**SELECTED PASSAGE:**

As if having a litter of 14 puppies (and keeping 3) weren't enough to keep us on our toes...we added a big beautiful girl to our ranks. Her name was Sequoia. She was aptly named...McFeely's Simply Irresistible. She never hit the show ring...but she was about as sweet as they came.
After a 2 year break to recover from the 14 puppies we bred Santana to a beautiful male from Pennsylvania. This produced a litter of 9 incredible puppies. After some VERY hard decision making...we ended up keeping Teddy, Samantha & Salem and co-owning Tess. We have NEVER had such a hard time deciding which puppies to keep as we did with this litter!
The next to join the family was P!nk. The infamous P!nk!! P!nk was from a co-bred litter. Her mother was Kate, littermate to Emma, Ali & Othello. She was full of spunk and was smarter than was probably safe! P!nk lived up to her name and entertained crowds of spectators from the conformation ring to the rally ring. If you heard the peals of laughter at a ring near you...it just might have been P!nk performing!

**RECORDED DATA:**

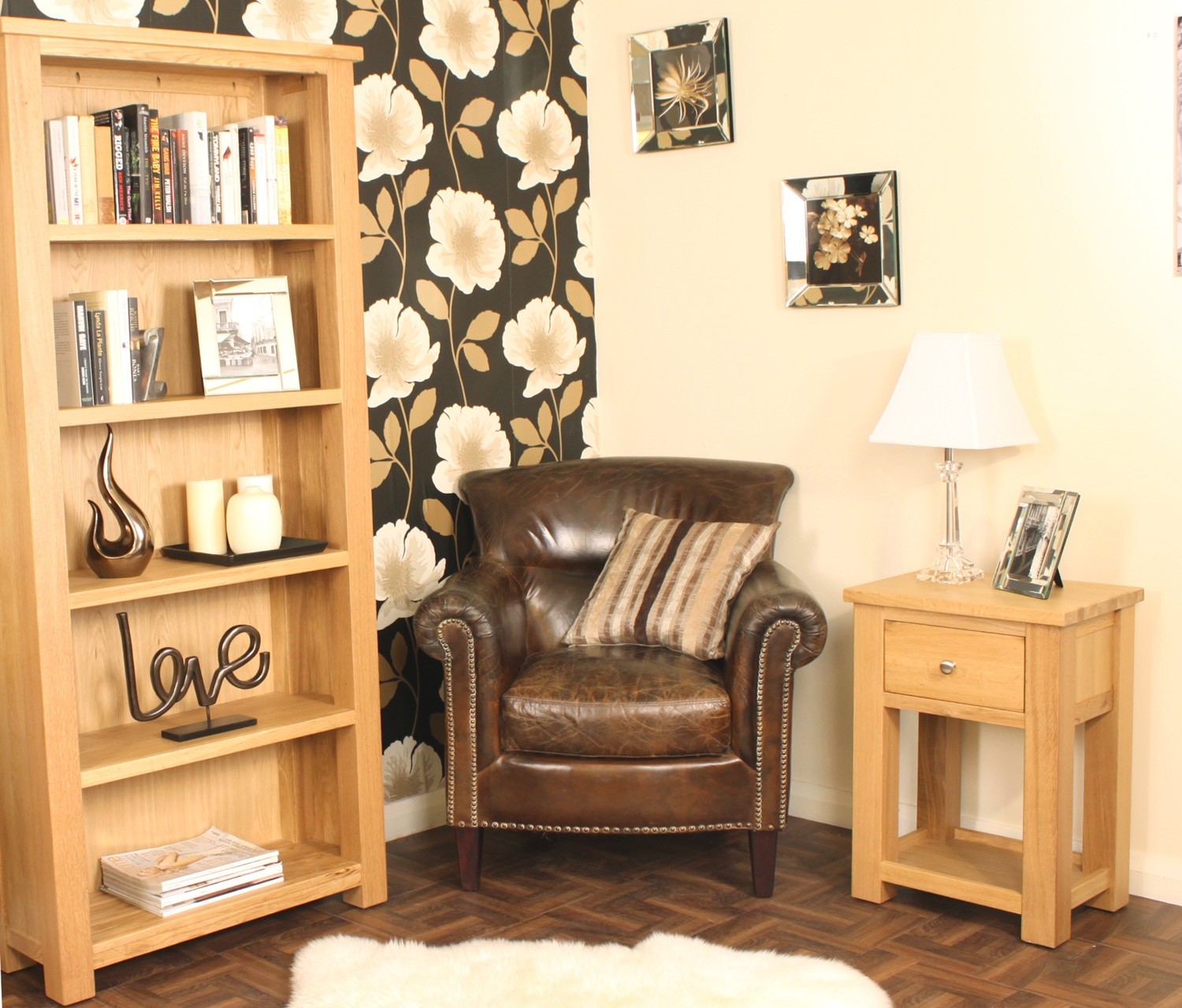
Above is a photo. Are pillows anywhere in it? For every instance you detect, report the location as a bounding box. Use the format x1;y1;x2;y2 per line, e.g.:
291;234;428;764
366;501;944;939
559;508;781;661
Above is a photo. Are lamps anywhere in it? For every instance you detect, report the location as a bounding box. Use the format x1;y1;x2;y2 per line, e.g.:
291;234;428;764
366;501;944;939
870;330;1039;584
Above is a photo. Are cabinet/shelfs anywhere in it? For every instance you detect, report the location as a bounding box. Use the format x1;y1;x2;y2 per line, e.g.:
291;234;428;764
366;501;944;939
843;564;1142;952
0;14;389;1006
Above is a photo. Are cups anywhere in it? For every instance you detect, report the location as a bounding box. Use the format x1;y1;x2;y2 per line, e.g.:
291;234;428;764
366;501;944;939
186;472;274;555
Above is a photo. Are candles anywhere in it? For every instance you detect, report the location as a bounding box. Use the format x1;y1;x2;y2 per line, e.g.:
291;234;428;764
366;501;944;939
185;478;227;554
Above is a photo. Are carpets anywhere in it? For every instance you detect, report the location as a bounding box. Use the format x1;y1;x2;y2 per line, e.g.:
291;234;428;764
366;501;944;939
287;935;900;1007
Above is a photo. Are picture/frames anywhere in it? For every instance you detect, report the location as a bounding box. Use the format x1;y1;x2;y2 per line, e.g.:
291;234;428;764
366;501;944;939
187;274;302;398
994;489;1082;596
626;17;730;153
782;170;902;308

**EXERCISES:**
1. Reproduce the dog-breeding passage word for word, everything from "As if having" down to "as they came.".
2. In the dog-breeding passage, how many puppies were in the litter Santana had with the male from Pennsylvania?

**THE ANSWERS:**
1.
As if having a litter of 14 puppies (and keeping 3) weren't enough to keep us on our toes...we added a big beautiful girl to our ranks. Her name was Sequoia. She was aptly named...McFeely's Simply Irresistible. She never hit the show ring...but she was about as sweet as they came.

2. Nine puppies.